Aufgabenstellung: Bis zu welchem Höchstbetrag sind die Verwaltungsstrafen gemäß § 52 DSG 2000 laut dem Lesetext begrenzt?

Lesetext:

Die behördlichen Sanktionsmöglichkeiten für eine unzulässige Mitarbeiterüberwachung sind derzeit noch relativ bescheiden, wenn man bedenkt, dass die Verwaltungsstrafen gem § 52 DSG 2000 mit € 25.000,– nach oben hin limitiert sind. Theoretisch käme in Einzelfällen auch die (gerichtliche) Strafbestimmung des § 51 DSG 2000 in Betracht, wonach die Benützung, Weitergabe oder Veröffentlichung von personenbezogenen Daten, die ausschließlich auf Grund einer berufsmäßigen Beschäftigung anvertraut oder zugänglich geworden sind oder die sich der Täter widerrechtlich verschafft hat, mit dem Vorsatz, sich oder einen Dritten dadurch unrechtmäßig zu bereichern oder mit der Absicht, dadurch einen anderen in seinem grundrechtlich verbürgten Geheimhaltungsanspruch gem § 1 Abs 1 DSG 2000 zu schädigen, gerichtlich strafbar ist.

Rohdaten:

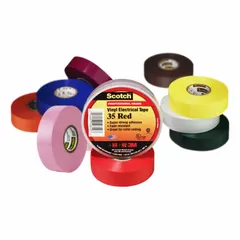 This 8-pack of 3M Series 35 electrical tape provides general-purpose insulation and bundling for electrical wires and cables. Each roll is 1/2 inch wide by 6 5/8 yards long, with 7-mil-thick polyvinyl chloride film and a rubber adhesive. Suitable for light-duty wiring applications in maintenance and repair.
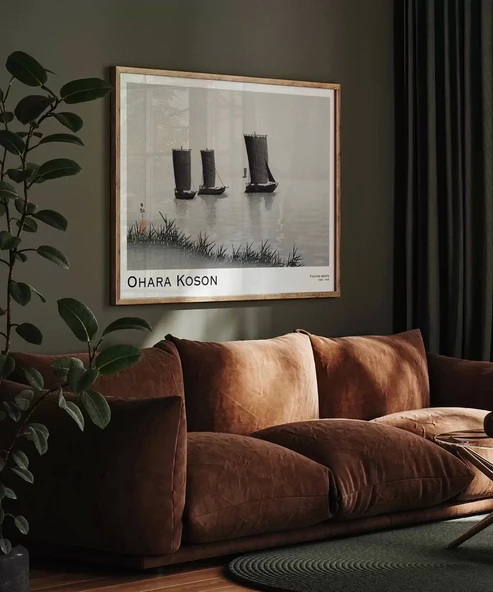 Çerçevesiz Poster Ohara Koson Balıkçı Teknesi - Resim 4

Antwortbereich: Sie sind mit € 25.000,– nach oben hin limitiert.